**** READING TEXT ****

The government argues that Tucker's testimony was not prejudicial because he did not identify himself as Pavon's probation officer, and did not testify that Pavon was on probation. He merely stated that his occupation was that of a United States Probation Officer. However, he also testified that Pavon "reported" his occupation, where he worked, and what salary he received. From that testimony the jury could readily infer that Pavon had a prior criminal conviction.
Direct evidence of a defendant's past crimes is not admissible unless (1) it is relevant to prove motive, opportunity, intent, preparation, plan, knowledge, identity or absence of motive or accident, F.R.Evid. 404(b), or (2) the defendant has placed his character in evidence by testifying, F.R.Evid. 404(a) (1), and the probative force of the evidence outweighs any danger of unfair prejudice, F.R.Evid. 403. See, e. g., Burg v. United States, 9 Cir., 1969, 406 F.2d 235. In this case, none of the exceptions stated in Rule 404(b) apply, and Pavon did not place his character in issue in any way.
If direct evidence of Pavon's prior conviction could not have been introduced, then evidence pointing strongly to an inference to the same effect should also be excluded. Thus, testimony that Pavon was on probation would not be admissible. Smith v. Rhay, 9 Cir., 1969, 419 F.2d 160, 164. See also, United States v. Calhoun, 6 Cir., 1976, 544 F.2d 291, 296.

****

▸ **TASKS TO CARRY OUT**
1. In the court opinion, what did Tucker say his occupation was?
2. Turn the paragraph of the court opinion that begins "Direct evidence of a defendant's past crimes" into a short list that keeps its main facts.
3. Resume the court opinion after its final sentence, carrying on in the same style.

**** GIVEN DATA ****

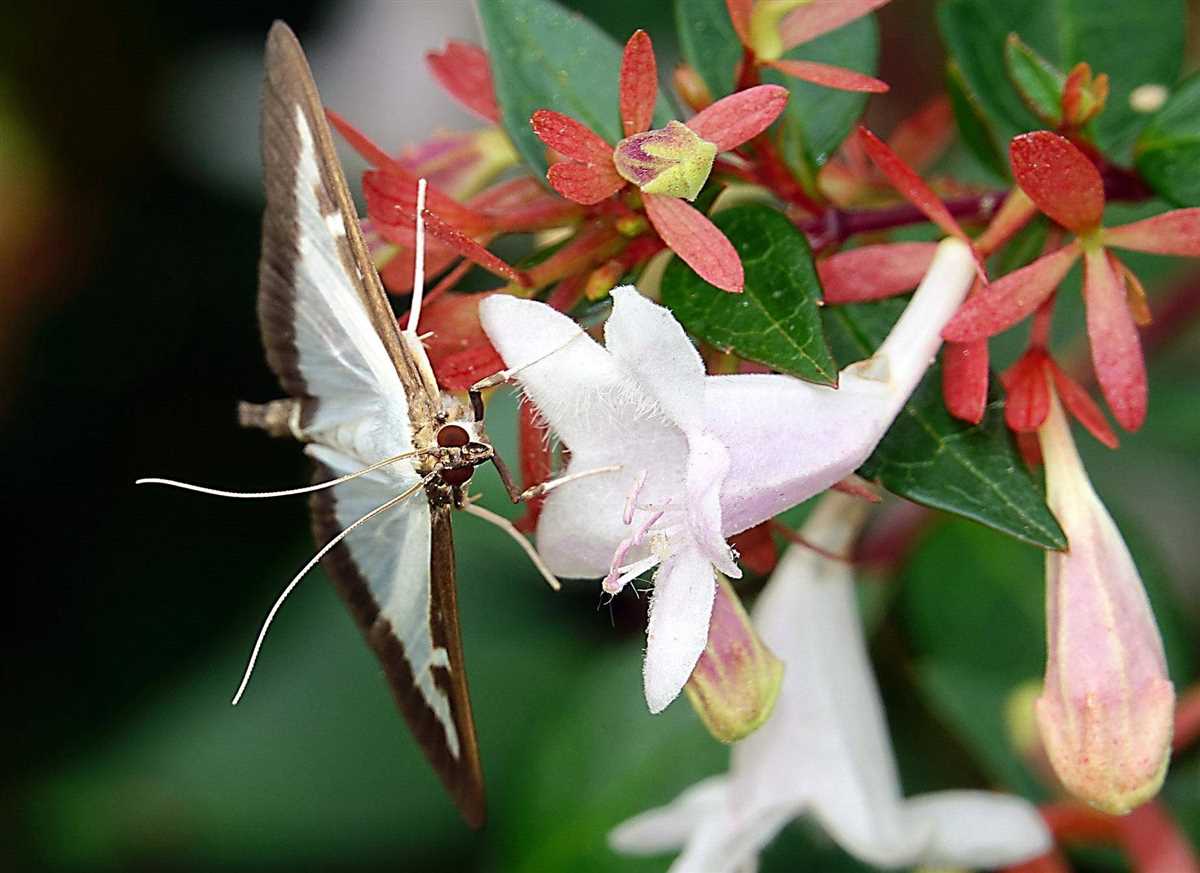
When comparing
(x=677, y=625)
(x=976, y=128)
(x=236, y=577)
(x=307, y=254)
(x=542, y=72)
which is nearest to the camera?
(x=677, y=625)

****
**** GIVEN DATA ****

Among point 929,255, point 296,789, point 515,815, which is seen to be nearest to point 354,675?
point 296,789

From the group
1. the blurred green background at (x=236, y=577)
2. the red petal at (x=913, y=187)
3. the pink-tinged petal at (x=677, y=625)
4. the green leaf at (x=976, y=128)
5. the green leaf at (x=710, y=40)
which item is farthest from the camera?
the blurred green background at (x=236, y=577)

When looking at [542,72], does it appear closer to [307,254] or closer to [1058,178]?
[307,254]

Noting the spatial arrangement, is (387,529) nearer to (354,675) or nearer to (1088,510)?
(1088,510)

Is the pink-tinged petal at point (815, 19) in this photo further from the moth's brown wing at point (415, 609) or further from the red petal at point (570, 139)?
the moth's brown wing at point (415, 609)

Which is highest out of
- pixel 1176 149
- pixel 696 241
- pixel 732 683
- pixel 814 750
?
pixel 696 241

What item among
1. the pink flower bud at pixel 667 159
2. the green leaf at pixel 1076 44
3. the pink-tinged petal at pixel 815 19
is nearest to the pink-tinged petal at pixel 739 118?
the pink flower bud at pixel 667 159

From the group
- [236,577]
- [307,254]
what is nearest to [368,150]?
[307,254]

****

▸ **PER-TASK ANSWERS**
1. He said he was a United States Probation Officer.

2.
- Direct evidence of a defendant's past crimes is inadmissible unless one of two conditions is met:
  - It is relevant to prove motive, opportunity, intent, preparation, plan, knowledge, identity, or absence of motive or accident (F.R.Evid. 404(b)).
  - The defendant has put his character in evidence by testifying (F.R.Evid. 404(a)(1)), and the evidence's probative force outweighs any danger of unfair prejudice (F.R.Evid. 403).
- Supporting case: Burg v. United States, 9 Cir., 1969, 406 F.2d 235.
- Here, none of the Rule 404(b) exceptions apply.
- Pavon did not put his character in issue in any way.

3.
In United States v. Butcher, 9 Cir., 1977, 557 F.2d 666 at 670, we recently stated "that use of lay opinion identification by policemen or parole officers is not to be encouraged, and should be used only if no other adequate identification testimony is available to the prosecution." Although that case dealt with identification by (among others) a parole officer, the underlying principle applies in this case. Here it would seem that the prosecution could have presented the same evidence without calling the parole officer as a witness.2 Indeed, Pavon was even willing to stipulate, and did stipulate to the substance of the officer's testimony.3
We think that, in any criminal case in which the government proposes to put a defendant's probation or parole officer on the stand, the government should, as soon as it knows that it intends to call the witness, so advise the court and defense counsel. The court should then, if asked to do so, permit the defense to object in the absence of the jury. In this way it may be possible to handle the testimony in such a manner that the jury will not know that the witness is a probation or parole officer, or to arrange for similar testimony by another witness, or to substitute a stipulation as in this case. If the value of the testimony does not outweigh its probable prejudicial effect, and if there is no other way for the government to present it, the court can exclude it entirely. Prosecutors who fail to heed these suggestions will run a serious risk of reversal.
The remaining question is was the error, if it was error, harmless? We conclude that it was.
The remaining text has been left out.